DNA Tests May Reveal Burial Site of Missing Alabama Teen Natalee Holloway

DNA Tests May Reveal Burial Site of Missing Alabama Teen Natalee Holloway
Beth Holloway participates in the launch of the Natalee Holloway Resource Center on June 8, 2010 in Washington, D.C. (Mark Wilson/Getty Images)
NTD Television
8/27/2017
Updated:
8/27/2017

Investigators believe they may have found a DNA match for the remains of Alabama teen Natalee Holloway, who went missing in Aruba 12 years ago.

“They are human, and they are of Caucasian, European descent,” forensic scientist Jason Kolowski told Oxygen.com.

Natalee was both Caucasian and of European descent.

She disappeared while on a trip to the island paradise in 2005 with her classmates after having just graduated from high school.

On the last night of her stay she was shown on security camera footage leaving the bar with a local teenager, Joran van der Sloot.

Classmate Jessica Caiola said she saw Natalee driving away in a white car and remembers thinking that Natalee must have found a ride back to her hotel.
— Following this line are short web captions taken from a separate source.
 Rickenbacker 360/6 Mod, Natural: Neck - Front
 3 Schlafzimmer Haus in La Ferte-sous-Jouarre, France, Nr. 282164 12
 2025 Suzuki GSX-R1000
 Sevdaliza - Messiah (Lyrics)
That was the last time Natalee was seen.

Van der Sloot, the prime suspect in the case, was never charged with her death due to lack of evidence and is now serving a 28-year prison sentence for murdering a 21-year-old woman in Peru. 
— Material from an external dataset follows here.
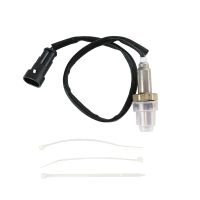 Sonda Lambda Sensor de Oxigênio - Touring 09 (Traseira) / Dyna 06-11 e Softail 07-11 (Diant / Tras.)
Natalee’s parents hired a private investigator to work on the case because they felt that the investigation by Aruban authorities had been botched.
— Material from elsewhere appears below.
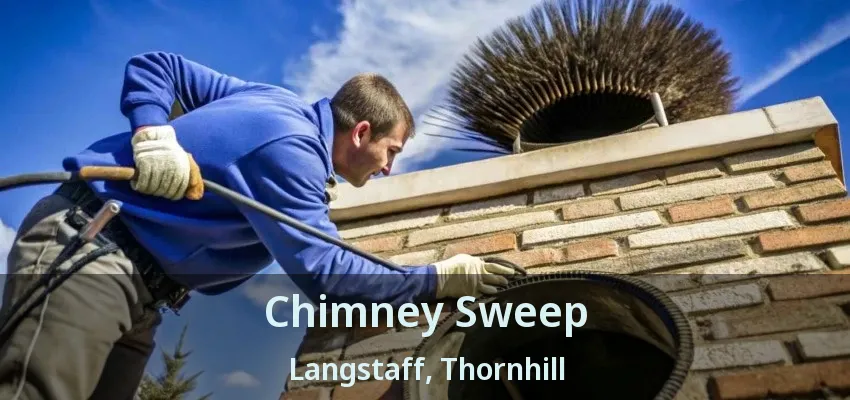 Chimney Sweep Langstaff, Thornhill - ON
It wasn’t until recently that they had new information to go on.

As Oxygen.com revealed in its docuseries on the case, a man named Gabriel came forward saying that his roommate, a friend of van der Sloot’s, had told him the location of the body.

The roommate, John Ludwick, allegedly told Gabriel that van der Sloot revealed details of how Natalee died that night, and offered Ludwick $1,500 to rebury the body.

Based on what Gabriel told the family and investigators, they were able to find bone fragments.

The DNA that was sent to a lab for testing is mitochondrial, which, unlike nuclear DNA, comes only from the mother.

Natalee’s mother, Beth Holloway, submitted her DNA to the lab to see if there was a match.

“Beth’s would be exactly the same as Natalee’s or any of Beth’s other children,” Kolowski told Oxygen.com.

Kolowski expects the final results of the DNA testing to come out some time in September.